> _What to work on_
1. According to the commentary on George Steinbrenner, in what year did he close the Lorain, Ohio, shipyard?
2. Reproduce verbatim the passage of the commentary on George Steinbrenner that runs from "I wasn’t going" to "to the bank.".

Not-so-fond memories of Steinbrenner

By Michael Kaufman

I wasn’t going to write about George Steinbrenner. I never liked the guy but it doesn’t seem right to kick a man when he’s down…especially when he’s down for the count. But after reading the outpouring of eulogies and tributes, I’ve had some second thoughts. Like I remember how the millionaire owner of the American Ship Building Company was convicted of knowingly funneling illegal contributions to Richard Nixon’s 1972 re-election campaign. Was there ever a more aptly named organization than Nixon’s Committee to Re-elect the President (CREEP)? This was no misdemeanor. It was a felony crime conviction ….but Steinbrenner was able to shrug it off and keep laughing all the way to the bank.

As head honcho at American Ship Bulding, Steinbrenner was known as fiercely anti-labor. After years of hard-fought negotiations with the unions representing workers at the Lorain, Ohio, shipyard, Steinbrenner shut it down in 1983 and moved all operations to Tampa, Florida. He is not remembered fondly in Lorain by the families of those who lost their jobs.  

Nixon and Steinbrenner were kindred spirits. They could “shake your hand and stab you in the back at the same time,” which is what Hunter Thompson said about Nixon after Nixon died in 1994. Thompson, who worked for the Times Herald-Record early in his career, had some other choice words for the disgraced former president after his death. It seems appropriate to recall them now in lieu of mourning the passing of Steinbrenner.

> _Records provided_
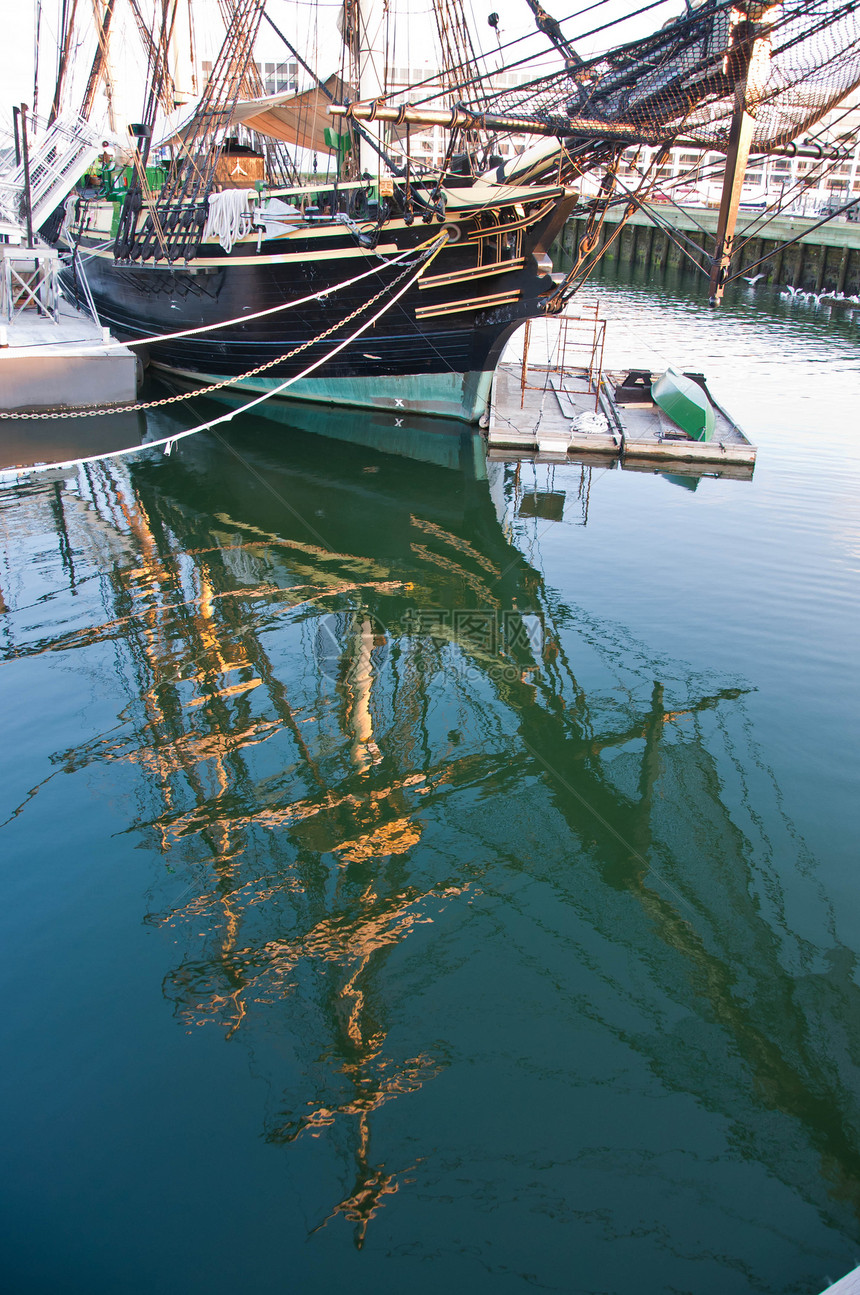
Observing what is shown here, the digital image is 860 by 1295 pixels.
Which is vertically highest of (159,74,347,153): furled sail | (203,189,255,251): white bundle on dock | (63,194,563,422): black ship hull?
(159,74,347,153): furled sail

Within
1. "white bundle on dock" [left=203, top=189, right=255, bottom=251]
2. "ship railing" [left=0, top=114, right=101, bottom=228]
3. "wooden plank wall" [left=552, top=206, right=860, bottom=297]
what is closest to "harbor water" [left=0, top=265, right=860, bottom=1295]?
"white bundle on dock" [left=203, top=189, right=255, bottom=251]

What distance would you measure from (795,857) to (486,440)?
13098 millimetres

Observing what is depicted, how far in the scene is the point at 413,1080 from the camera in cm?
448

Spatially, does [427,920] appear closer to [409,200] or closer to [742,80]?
[742,80]

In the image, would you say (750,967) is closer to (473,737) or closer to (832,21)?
(473,737)

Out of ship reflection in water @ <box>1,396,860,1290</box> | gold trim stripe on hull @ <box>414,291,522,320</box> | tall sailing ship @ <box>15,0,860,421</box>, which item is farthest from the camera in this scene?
gold trim stripe on hull @ <box>414,291,522,320</box>

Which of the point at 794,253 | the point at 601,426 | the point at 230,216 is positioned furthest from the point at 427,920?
the point at 794,253

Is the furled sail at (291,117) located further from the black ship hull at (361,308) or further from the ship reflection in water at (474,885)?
the ship reflection in water at (474,885)

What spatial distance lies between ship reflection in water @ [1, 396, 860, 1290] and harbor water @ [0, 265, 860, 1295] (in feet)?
0.09

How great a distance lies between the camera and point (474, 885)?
5910mm

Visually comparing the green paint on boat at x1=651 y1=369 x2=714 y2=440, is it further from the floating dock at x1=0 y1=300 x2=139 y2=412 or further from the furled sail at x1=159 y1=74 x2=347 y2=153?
the floating dock at x1=0 y1=300 x2=139 y2=412

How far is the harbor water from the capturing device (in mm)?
3869

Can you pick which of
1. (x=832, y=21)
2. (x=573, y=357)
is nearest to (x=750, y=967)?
(x=832, y=21)

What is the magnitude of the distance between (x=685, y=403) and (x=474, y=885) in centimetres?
1487
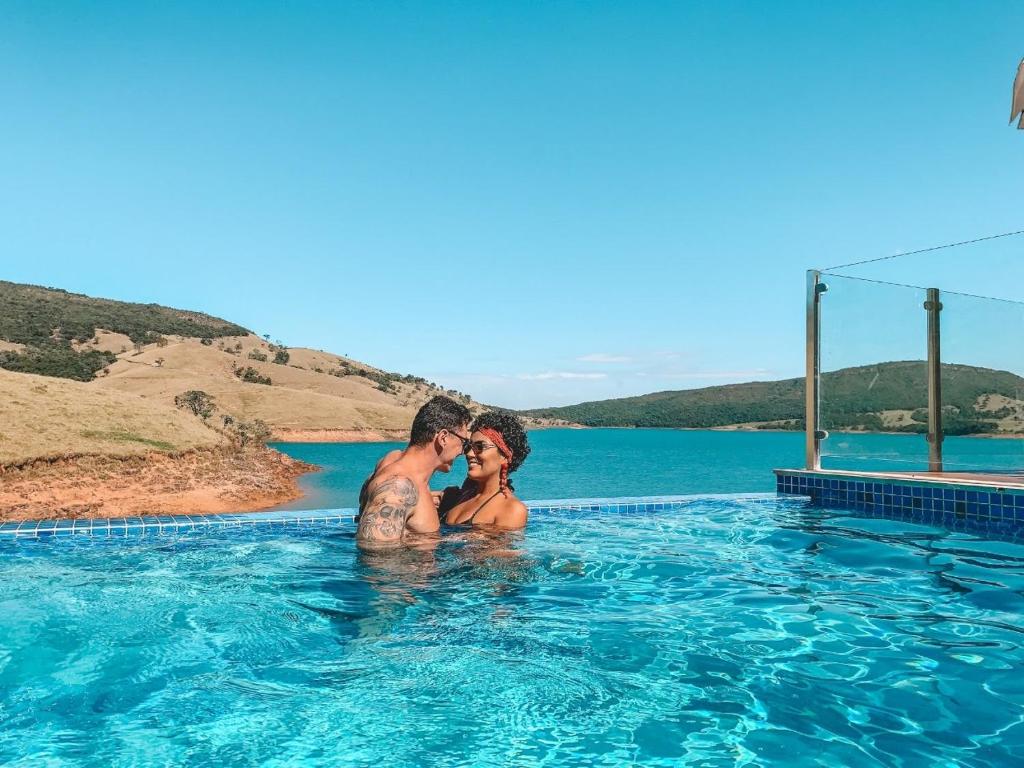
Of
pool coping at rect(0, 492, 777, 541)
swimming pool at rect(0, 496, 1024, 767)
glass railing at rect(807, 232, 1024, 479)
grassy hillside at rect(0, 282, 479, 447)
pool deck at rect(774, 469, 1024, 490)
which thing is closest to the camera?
swimming pool at rect(0, 496, 1024, 767)

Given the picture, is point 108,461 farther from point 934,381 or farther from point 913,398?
point 934,381

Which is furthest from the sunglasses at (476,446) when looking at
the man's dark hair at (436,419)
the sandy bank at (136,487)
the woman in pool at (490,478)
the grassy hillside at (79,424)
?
the grassy hillside at (79,424)

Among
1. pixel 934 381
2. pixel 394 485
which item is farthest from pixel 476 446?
pixel 934 381

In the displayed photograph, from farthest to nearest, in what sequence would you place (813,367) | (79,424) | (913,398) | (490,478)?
(79,424), (813,367), (913,398), (490,478)

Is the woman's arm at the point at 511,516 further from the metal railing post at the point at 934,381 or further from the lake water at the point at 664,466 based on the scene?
the metal railing post at the point at 934,381

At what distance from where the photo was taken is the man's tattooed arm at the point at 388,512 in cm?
523

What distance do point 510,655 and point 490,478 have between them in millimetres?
2254

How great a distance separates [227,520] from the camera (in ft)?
24.8

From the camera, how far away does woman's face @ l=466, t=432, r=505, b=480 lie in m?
5.52

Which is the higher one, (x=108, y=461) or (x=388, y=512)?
(x=388, y=512)

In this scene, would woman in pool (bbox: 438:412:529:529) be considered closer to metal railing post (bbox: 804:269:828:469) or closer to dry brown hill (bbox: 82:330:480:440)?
metal railing post (bbox: 804:269:828:469)

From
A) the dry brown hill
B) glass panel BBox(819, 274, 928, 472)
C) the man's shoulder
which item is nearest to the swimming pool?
the man's shoulder

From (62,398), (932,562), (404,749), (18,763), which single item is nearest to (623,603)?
(404,749)

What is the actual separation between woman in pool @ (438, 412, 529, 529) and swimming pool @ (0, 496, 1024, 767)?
241mm
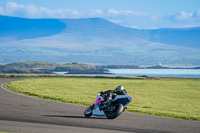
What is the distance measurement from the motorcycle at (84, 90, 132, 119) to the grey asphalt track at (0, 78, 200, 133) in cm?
26

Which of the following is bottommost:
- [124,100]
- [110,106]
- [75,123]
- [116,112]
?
[75,123]

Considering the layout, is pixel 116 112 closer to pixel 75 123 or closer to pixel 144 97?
pixel 75 123

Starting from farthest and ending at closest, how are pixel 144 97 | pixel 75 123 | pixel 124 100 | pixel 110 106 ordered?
pixel 144 97, pixel 110 106, pixel 124 100, pixel 75 123

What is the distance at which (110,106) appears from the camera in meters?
16.2

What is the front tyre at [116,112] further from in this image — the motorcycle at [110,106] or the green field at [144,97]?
the green field at [144,97]

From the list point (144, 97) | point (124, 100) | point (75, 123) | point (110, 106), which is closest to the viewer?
point (75, 123)

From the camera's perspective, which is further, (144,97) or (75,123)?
(144,97)

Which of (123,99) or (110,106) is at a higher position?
(123,99)

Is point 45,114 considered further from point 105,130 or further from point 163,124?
point 163,124

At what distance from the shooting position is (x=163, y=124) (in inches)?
604

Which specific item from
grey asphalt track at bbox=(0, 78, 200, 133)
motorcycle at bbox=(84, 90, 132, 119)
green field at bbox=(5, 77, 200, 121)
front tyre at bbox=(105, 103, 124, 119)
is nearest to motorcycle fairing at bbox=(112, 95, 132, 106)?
motorcycle at bbox=(84, 90, 132, 119)

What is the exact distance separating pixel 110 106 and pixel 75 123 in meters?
1.80

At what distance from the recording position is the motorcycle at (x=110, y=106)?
619 inches

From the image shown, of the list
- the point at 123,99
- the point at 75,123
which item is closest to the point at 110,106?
the point at 123,99
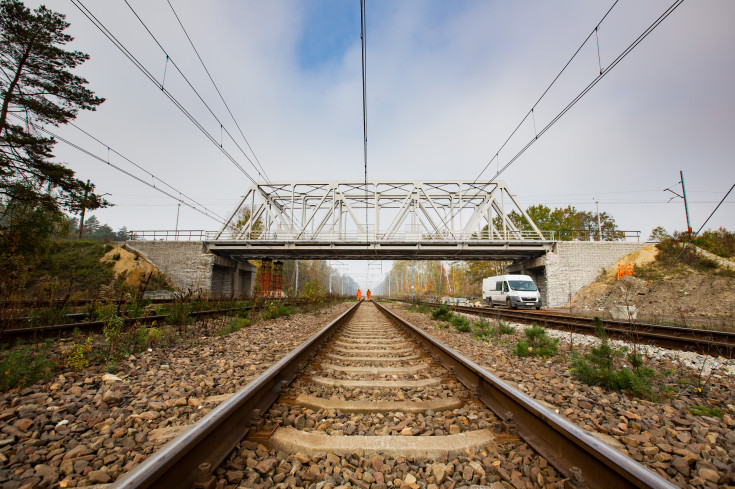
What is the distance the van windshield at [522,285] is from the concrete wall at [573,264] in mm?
7808

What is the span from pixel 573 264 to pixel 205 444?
3112cm

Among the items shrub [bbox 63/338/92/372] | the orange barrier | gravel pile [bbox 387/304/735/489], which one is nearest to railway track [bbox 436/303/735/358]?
gravel pile [bbox 387/304/735/489]

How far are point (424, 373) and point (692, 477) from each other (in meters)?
2.50

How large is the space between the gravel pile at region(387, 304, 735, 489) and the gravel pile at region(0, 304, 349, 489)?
340 cm

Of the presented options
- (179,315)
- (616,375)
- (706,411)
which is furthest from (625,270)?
(179,315)

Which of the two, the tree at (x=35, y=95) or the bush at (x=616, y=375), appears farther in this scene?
the tree at (x=35, y=95)

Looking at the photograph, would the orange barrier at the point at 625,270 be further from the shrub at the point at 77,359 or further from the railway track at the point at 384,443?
the shrub at the point at 77,359

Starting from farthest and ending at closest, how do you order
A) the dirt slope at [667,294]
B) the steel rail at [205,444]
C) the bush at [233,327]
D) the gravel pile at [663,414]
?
the dirt slope at [667,294], the bush at [233,327], the gravel pile at [663,414], the steel rail at [205,444]

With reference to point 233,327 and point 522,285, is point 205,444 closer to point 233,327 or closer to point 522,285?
point 233,327

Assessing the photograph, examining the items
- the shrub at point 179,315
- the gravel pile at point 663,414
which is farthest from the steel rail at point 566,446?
the shrub at point 179,315

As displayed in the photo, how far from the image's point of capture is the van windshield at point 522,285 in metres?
20.2

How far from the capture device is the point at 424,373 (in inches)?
160

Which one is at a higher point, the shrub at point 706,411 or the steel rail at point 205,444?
the steel rail at point 205,444

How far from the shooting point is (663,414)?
291 cm
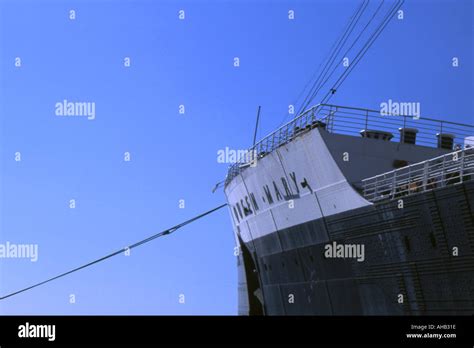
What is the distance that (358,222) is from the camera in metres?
23.3

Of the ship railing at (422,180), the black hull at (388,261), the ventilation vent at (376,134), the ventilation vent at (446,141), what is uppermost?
the ventilation vent at (446,141)

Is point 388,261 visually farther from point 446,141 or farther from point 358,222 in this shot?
point 446,141

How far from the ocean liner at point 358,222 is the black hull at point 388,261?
0.03 m

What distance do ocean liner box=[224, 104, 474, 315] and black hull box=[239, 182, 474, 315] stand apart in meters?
0.03

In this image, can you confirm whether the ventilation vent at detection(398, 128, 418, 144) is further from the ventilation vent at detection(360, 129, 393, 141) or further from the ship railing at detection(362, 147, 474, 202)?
the ship railing at detection(362, 147, 474, 202)

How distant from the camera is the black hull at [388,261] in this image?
18.2m

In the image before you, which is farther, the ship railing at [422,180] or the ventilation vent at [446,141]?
the ventilation vent at [446,141]

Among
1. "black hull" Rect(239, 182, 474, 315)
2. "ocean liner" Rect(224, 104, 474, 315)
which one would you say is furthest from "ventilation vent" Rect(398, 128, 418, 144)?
"black hull" Rect(239, 182, 474, 315)

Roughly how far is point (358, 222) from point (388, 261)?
85.9 inches

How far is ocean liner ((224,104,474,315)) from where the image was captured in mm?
18750

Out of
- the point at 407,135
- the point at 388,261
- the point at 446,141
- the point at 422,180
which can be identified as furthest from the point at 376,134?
the point at 422,180

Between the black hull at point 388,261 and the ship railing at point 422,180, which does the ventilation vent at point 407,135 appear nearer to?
the ship railing at point 422,180

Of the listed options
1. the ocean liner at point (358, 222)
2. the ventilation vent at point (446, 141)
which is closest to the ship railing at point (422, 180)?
the ocean liner at point (358, 222)
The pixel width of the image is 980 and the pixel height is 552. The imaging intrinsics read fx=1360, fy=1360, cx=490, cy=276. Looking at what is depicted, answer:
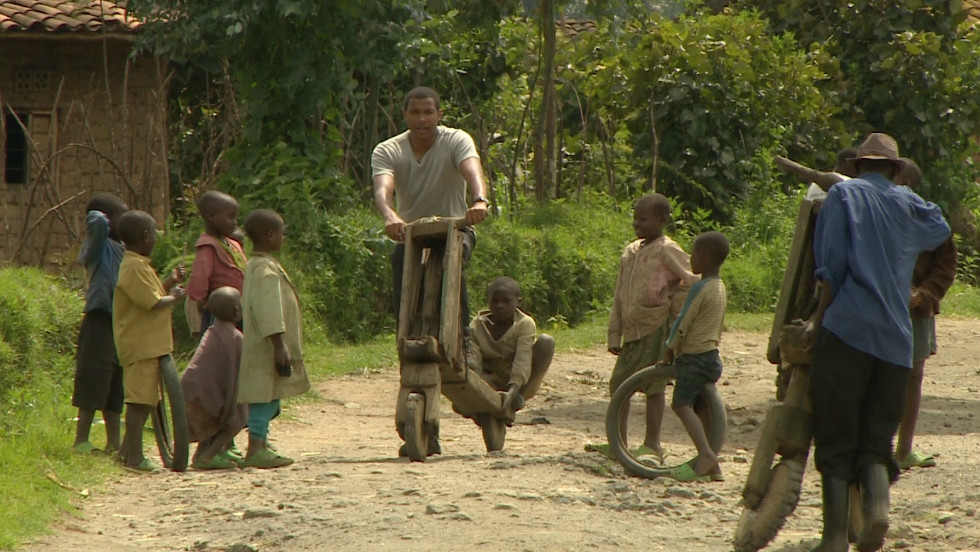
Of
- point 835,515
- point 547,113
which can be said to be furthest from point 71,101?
point 835,515

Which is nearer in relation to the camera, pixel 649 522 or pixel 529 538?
pixel 529 538

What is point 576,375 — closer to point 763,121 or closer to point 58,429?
point 58,429

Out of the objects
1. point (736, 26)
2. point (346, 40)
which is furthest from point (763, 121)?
point (346, 40)

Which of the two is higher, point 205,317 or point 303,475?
point 205,317

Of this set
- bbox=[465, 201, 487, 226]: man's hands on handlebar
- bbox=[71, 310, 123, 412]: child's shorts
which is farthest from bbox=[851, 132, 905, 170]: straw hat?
bbox=[71, 310, 123, 412]: child's shorts

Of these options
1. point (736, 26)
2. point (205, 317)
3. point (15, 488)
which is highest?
point (736, 26)

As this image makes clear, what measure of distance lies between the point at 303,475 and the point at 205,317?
4.38 feet

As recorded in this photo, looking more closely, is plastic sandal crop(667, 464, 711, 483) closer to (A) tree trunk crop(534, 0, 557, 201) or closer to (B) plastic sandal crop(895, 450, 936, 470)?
(B) plastic sandal crop(895, 450, 936, 470)

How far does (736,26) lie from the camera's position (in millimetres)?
Answer: 17062

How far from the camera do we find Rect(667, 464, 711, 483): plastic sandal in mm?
6227

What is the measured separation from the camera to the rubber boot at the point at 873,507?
15.1 feet

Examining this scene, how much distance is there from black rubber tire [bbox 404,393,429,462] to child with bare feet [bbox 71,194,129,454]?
1558 mm

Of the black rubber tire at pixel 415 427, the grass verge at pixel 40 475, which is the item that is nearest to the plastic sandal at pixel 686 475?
the black rubber tire at pixel 415 427

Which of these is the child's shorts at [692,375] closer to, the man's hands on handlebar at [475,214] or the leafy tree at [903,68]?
the man's hands on handlebar at [475,214]
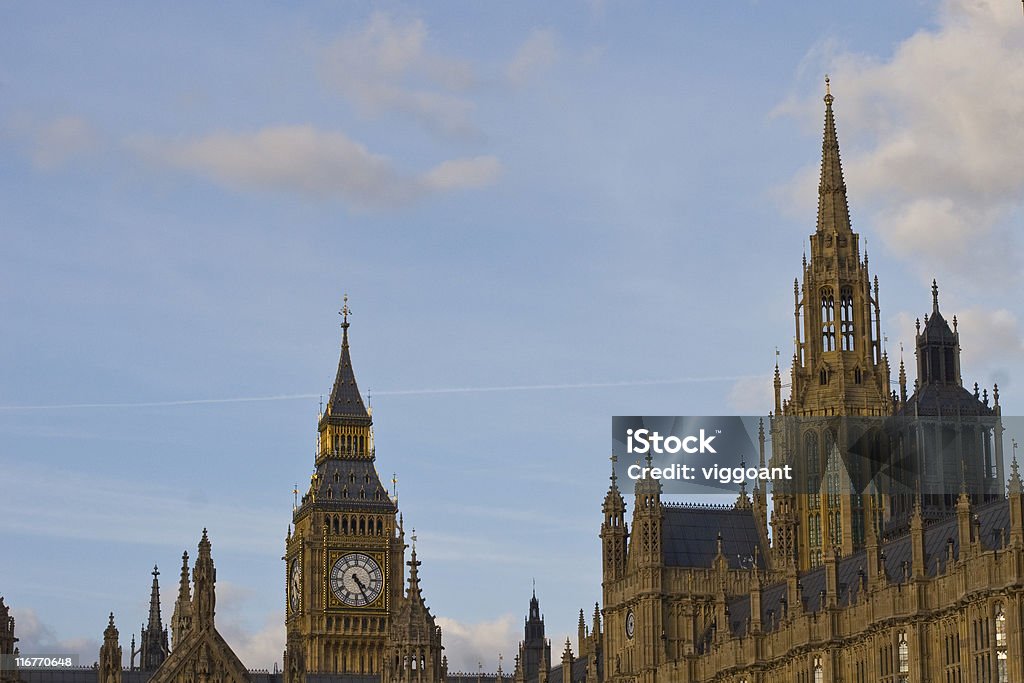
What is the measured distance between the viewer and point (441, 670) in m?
192

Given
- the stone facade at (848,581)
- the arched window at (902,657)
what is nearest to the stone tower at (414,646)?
the stone facade at (848,581)

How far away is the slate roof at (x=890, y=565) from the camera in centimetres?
12050

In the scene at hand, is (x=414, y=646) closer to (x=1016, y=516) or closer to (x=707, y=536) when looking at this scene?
(x=707, y=536)

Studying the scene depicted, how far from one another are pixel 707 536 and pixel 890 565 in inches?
1462

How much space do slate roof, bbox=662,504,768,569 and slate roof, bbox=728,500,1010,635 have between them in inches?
270

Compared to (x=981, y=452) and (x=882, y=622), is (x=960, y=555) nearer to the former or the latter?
(x=882, y=622)

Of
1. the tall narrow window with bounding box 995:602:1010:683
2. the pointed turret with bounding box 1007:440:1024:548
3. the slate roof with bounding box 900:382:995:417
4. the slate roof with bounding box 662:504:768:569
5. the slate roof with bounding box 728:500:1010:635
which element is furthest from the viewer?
the slate roof with bounding box 900:382:995:417

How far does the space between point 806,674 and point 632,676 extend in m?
28.7

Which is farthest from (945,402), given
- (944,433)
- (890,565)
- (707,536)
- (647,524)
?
(890,565)

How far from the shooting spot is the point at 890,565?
131m

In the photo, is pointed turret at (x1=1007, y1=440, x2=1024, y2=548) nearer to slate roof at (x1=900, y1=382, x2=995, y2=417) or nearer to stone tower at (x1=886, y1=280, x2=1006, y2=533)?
stone tower at (x1=886, y1=280, x2=1006, y2=533)

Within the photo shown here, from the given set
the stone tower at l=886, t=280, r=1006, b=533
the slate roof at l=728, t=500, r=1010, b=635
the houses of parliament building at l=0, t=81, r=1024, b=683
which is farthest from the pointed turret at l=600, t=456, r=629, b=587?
the stone tower at l=886, t=280, r=1006, b=533

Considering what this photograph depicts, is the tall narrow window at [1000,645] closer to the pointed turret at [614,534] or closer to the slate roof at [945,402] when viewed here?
the pointed turret at [614,534]

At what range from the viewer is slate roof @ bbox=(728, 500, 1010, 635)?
12050 centimetres
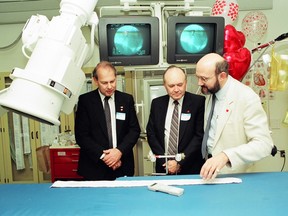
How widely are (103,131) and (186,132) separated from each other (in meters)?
0.59

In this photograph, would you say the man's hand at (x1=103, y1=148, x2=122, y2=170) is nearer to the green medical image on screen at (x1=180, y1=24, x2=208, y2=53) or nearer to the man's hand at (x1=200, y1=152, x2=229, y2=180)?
the man's hand at (x1=200, y1=152, x2=229, y2=180)

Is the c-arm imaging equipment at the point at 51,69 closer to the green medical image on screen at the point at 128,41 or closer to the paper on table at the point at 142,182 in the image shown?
the paper on table at the point at 142,182

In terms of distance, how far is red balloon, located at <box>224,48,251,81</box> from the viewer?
94.7 inches

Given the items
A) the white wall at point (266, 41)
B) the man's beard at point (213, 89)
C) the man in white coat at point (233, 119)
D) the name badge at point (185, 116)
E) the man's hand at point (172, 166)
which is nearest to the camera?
the man in white coat at point (233, 119)

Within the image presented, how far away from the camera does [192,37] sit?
223 centimetres

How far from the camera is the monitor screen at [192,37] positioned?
6.98 feet

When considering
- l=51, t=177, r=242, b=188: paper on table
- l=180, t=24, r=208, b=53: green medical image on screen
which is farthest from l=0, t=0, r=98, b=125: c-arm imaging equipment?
l=180, t=24, r=208, b=53: green medical image on screen

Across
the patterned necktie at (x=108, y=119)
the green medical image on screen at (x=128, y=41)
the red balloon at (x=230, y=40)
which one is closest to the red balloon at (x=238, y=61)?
the red balloon at (x=230, y=40)

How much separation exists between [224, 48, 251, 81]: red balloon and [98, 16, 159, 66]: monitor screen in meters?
0.65

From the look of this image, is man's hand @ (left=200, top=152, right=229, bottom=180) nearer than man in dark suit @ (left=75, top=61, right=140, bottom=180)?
Yes

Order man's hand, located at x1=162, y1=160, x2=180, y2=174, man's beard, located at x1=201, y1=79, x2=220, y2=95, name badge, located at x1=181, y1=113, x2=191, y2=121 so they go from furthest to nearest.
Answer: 1. name badge, located at x1=181, y1=113, x2=191, y2=121
2. man's hand, located at x1=162, y1=160, x2=180, y2=174
3. man's beard, located at x1=201, y1=79, x2=220, y2=95

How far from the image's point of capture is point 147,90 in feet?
8.21

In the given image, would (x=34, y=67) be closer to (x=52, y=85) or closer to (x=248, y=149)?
(x=52, y=85)

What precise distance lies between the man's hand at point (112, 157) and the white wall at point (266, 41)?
1.79 meters
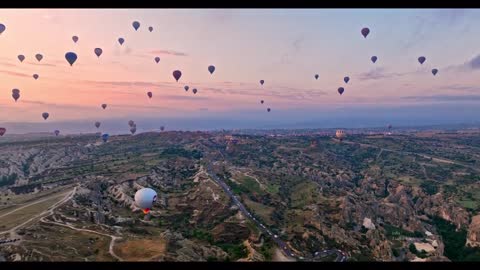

> _Responses_
1. 1983

2.
I wasn’t going to write about George Steinbrenner. I never liked the guy but it doesn’t seem right to kick a man when he’s down…especially when he’s down for the count. But after reading the outpouring of eulogies and tributes, I’ve had some second thoughts. Like I remember how the millionaire owner of the American Ship Building Company was convicted of knowingly funneling illegal contributions to Richard Nixon’s 1972 re-election campaign. Was there ever a more aptly named organization than Nixon’s Committee to Re-elect the President (CREEP)? This was no misdemeanor. It was a felony crime conviction ….but Steinbrenner was able to shrug it off and keep laughing all the way to the bank.